- _Document section_
** BEGIN **
As it turns out, however, what I really need to be working at is growing closer to the Lord - deepening my relationship with him by living with an open heart to his leading, communicating often and sincerely with him, confessing my sins and failures and receiving his grace daily (rather than trying to work my way out of the guilt I feel over them!) and getting to know him better through his word.

Paul continued in Galatians, "If we live by the Spirit [which we do as Christ-followers - the Spirit is our source of new life in Christ], let us also walk by the Spirit."

What I don't need to do is learn how to have more self-control, or how to be more joyful or peace-filled, etc, but rather learn how to walk hand-in-hand with the Holy Spirit of God. Then, HE will produce this fruit in my life and I will be more like Jesus.

Back to how I felt this evening...weary and wanting to be better at this thing called life than I am. God gives me grace every day, because he doesn't expect me to actually be like Jesus on my own. No - it is his grace that gives me forgiveness for salvation, and it is his grace that frees me from the need to perform well as a Christian.

What freedom! I don't have to "try harder" to be good. No. I just need to give myself the same grace God gives me, and learn to trust him more to work in me and produce the fruit he wants to see in my life - fruit that brings him glory because he is the one who produces it!
** END **
- _Data records_
** BEGIN **
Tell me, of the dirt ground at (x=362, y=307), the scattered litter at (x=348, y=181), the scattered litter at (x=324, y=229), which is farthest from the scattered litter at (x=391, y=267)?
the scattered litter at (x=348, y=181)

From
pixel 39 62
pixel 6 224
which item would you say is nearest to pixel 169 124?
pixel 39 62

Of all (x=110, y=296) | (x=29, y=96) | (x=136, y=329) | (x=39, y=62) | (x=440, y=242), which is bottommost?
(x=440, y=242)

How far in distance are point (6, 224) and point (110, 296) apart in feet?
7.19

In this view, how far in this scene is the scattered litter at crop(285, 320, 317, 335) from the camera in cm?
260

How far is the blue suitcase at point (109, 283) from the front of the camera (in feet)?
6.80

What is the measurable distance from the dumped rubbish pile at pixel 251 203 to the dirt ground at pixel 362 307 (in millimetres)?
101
** END **
** BEGIN **
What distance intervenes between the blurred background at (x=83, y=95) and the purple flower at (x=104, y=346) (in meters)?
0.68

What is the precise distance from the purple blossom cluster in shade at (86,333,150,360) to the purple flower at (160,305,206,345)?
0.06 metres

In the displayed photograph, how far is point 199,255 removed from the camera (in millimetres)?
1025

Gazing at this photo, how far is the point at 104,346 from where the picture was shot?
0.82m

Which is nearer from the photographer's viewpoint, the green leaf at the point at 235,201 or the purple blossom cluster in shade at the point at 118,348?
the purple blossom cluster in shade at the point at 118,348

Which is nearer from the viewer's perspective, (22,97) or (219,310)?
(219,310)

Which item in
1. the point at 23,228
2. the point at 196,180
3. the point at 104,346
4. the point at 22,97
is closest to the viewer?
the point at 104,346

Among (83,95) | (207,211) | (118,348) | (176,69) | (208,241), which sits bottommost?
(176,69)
** END **
** BEGIN **
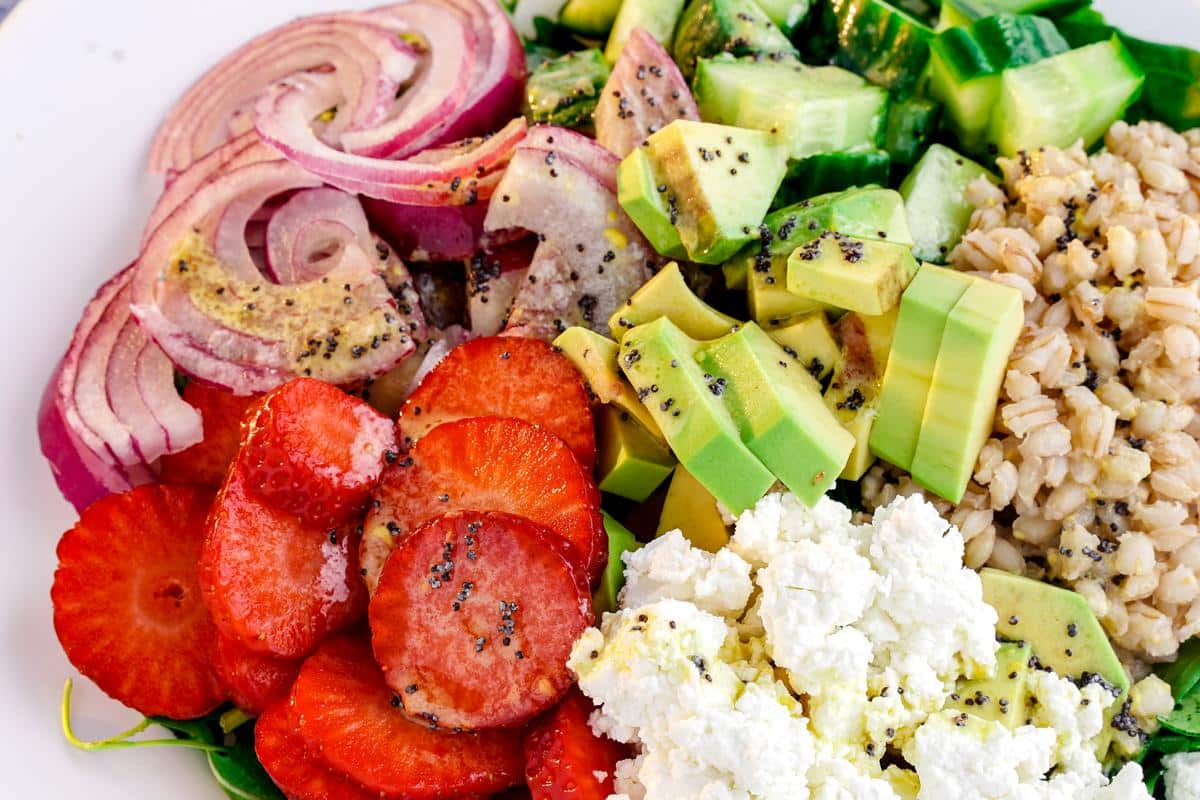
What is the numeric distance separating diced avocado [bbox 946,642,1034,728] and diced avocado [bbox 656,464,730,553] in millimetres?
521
** END **
- _Tasks_
1: In the reflection on grace, what does the writer say frees them from the need to perform well as a Christian?
2: Retype the reflection on grace from "Back to how" up to and including "who produces it!".
Nothing in the records is needed here.

- _Responses to the exercise_
1: God's grace.

2:
Back to how I felt this evening...weary and wanting to be better at this thing called life than I am. God gives me grace every day, because he doesn't expect me to actually be like Jesus on my own. No - it is his grace that gives me forgiveness for salvation, and it is his grace that frees me from the need to perform well as a Christian.

What freedom! I don't have to "try harder" to be good. No. I just need to give myself the same grace God gives me, and learn to trust him more to work in me and produce the fruit he wants to see in my life - fruit that brings him glory because he is the one who produces it!